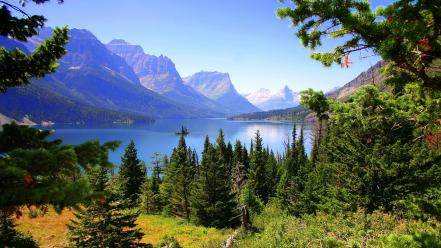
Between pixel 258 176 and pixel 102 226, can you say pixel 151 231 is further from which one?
pixel 258 176

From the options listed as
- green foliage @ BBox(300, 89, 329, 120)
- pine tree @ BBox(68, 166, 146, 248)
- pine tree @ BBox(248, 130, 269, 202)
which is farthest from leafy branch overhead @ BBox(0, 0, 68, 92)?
pine tree @ BBox(248, 130, 269, 202)

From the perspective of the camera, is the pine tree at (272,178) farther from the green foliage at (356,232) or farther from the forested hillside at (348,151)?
the green foliage at (356,232)

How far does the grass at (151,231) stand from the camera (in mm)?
33594

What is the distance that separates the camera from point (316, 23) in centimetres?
646

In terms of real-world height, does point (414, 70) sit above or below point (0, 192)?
above

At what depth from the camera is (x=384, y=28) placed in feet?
19.3

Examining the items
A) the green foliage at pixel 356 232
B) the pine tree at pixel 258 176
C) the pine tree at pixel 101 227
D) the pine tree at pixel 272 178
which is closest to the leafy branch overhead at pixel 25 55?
the pine tree at pixel 101 227

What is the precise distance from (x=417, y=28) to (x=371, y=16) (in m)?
1.01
______________________________
• **Task directions**
Transcribe every record above exactly as written, leaving out any pictures.

• **Expected answer**
Between pixel 258 176 and pixel 102 226, can you say pixel 151 231 is further from which one?
pixel 258 176

From the options listed as
- green foliage @ BBox(300, 89, 329, 120)
- pine tree @ BBox(68, 166, 146, 248)
- pine tree @ BBox(248, 130, 269, 202)
which is farthest from leafy branch overhead @ BBox(0, 0, 68, 92)?
pine tree @ BBox(248, 130, 269, 202)

From the perspective of the camera, is the pine tree at (272,178) farther from the green foliage at (356,232) or farther from the forested hillside at (348,151)?
the green foliage at (356,232)

How far does the grass at (151,231) stand from the camera (in mm)?
33594

What is the distance that separates the camera from point (316, 23) in centimetres?
646

In terms of real-world height, does point (414, 70) sit above or below point (0, 192)?
above

At what depth from the camera is (x=384, y=28) placed in feet?
19.3

Examining the items
A) the green foliage at pixel 356 232
B) the pine tree at pixel 258 176
C) the pine tree at pixel 101 227
D) the pine tree at pixel 272 178
which is closest to the leafy branch overhead at pixel 25 55?
the pine tree at pixel 101 227

What is the precise distance from (x=417, y=28) to (x=371, y=16) (in m)?
1.01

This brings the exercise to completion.